Izquierda y derecha, unidas y adelante

En su última sesión la Cámara de Diputados afrontó un duro cruce dialéctico, no de los acostumbrados cuando chocan el Frente Amplio y la Coalición gobernante, sino al interior de esta última.

Cabildo Abierto, el socio díscolo del oficialismo, presentó un proyecto limitando la aplicación de la ley forestal vigente al 10% de todo el país y solamente respecto a suelos de “prioridad forestal”. En realidad luego de elevar a consideración un primer anteproyecto, al no conseguir apoyo lo sustituyó por el actual de siete artículos, aprobado por una inusual mayoría de cabildantes, ecologistas y frentistas, sin informes ministeriales ni opiniones de interesados. Una situación atípica, relativa a una ley de características importantes para el agro nacional, donde las diferencias son profundas, pese a que a último momento, Manini Ríos admitió la posibilidad de enmiendas a lo acordado.

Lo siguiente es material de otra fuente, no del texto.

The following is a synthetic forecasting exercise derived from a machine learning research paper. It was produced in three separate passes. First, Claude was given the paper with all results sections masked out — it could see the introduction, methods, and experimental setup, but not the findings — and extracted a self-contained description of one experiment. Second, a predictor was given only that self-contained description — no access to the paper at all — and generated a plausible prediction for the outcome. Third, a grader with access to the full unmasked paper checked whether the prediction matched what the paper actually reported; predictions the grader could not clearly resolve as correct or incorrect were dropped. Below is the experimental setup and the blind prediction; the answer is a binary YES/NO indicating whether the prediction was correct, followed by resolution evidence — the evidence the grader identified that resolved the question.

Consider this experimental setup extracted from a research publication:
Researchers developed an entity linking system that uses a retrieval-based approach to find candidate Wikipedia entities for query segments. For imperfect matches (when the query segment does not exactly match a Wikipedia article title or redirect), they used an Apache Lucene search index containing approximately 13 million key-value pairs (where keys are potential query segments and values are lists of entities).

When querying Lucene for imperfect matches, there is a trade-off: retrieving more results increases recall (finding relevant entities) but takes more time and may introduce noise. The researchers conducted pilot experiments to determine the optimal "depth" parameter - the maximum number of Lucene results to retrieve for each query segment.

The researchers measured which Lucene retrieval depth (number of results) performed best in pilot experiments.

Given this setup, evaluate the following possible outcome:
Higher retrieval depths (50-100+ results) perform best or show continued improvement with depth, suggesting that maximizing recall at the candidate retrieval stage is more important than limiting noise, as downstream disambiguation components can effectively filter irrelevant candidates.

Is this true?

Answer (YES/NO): YES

Para blancos, colorados e independientes, la ley no debió ser parcialmente aprobada tanto por razones de forma como de fondo. En cuanto a lo primero, por no respetarse plazos, no consultarse, como es usual, a los directamente implicados en ella y no acordar respecto a su conveniencia con los Ministros de las áreas correspondientes. En cuanto al fondo, por entenderse que no alienta inversiones en el sector y afecta derechos adquiridos por los propietarios de tierras rurales, que verían afectados los valores de las mismas. De aprobarse estas modificaciones, que atentan contra la seguridad jurídica -el régimen actual sobre el tema rige desde 1989-, se acrecentarían las demandas por responsabilidad legislativa, con los consiguientes perjuicios para el Estado.

Para quienes apoyan el proyecto, casi todos ellos ahora opositores a las papeleras internacionales, se trata de impedir que el país se transforme en un bosque, así como evitar, sostienen airados, la extranjerización de la mayor parte de sus tierras.

No es nuestro propósito ni nuestra competencia, dar razón a unos u otros. En su momento las plantas celulósicas fueron apoyadas por todos los partidos. Si así no fuere no se habrían implantado. Hoy, en una actitud de resonancias arcaicas, muchos de ellos lo deploran. Los países no se extranjerizan, se atrasan. Sin los puntos del PBI generados por las empresas celulósicas, la situación económica del país, resultaría probablemente más comprometida de lo que ya es actualmente. Ello no descarta que la economía rural hubiera podido emprender otros caminos de desarrollo.

Pero más allá del fondo de este debate, lo sorprendente es ver como la izquierda frentista, en sus expresiones hoy dominantes, ha regresado a un rancio nacionalismo coincidiendo con la ultraderecha cabildista.

Se trata de un rasgo compartido que acerca a ambos extremos de su ideología y los hermana en un populismo, aún no predominante, pero cada vez más notorio en ambos extremos.

Por su lado, la defección de los cabildantes, exhibe otra vez las debilidades de la coalición gobernante. No cabe sorprenderse por el hecho. Blancos, colorados e independientes constituyen un acuerdo de centro, contrario a los radicalismos de derechas definidas. Por más que lamentablemente para sus intereses, no pueda prescindir de su aporte sin perder las vitales mayorías legislativas.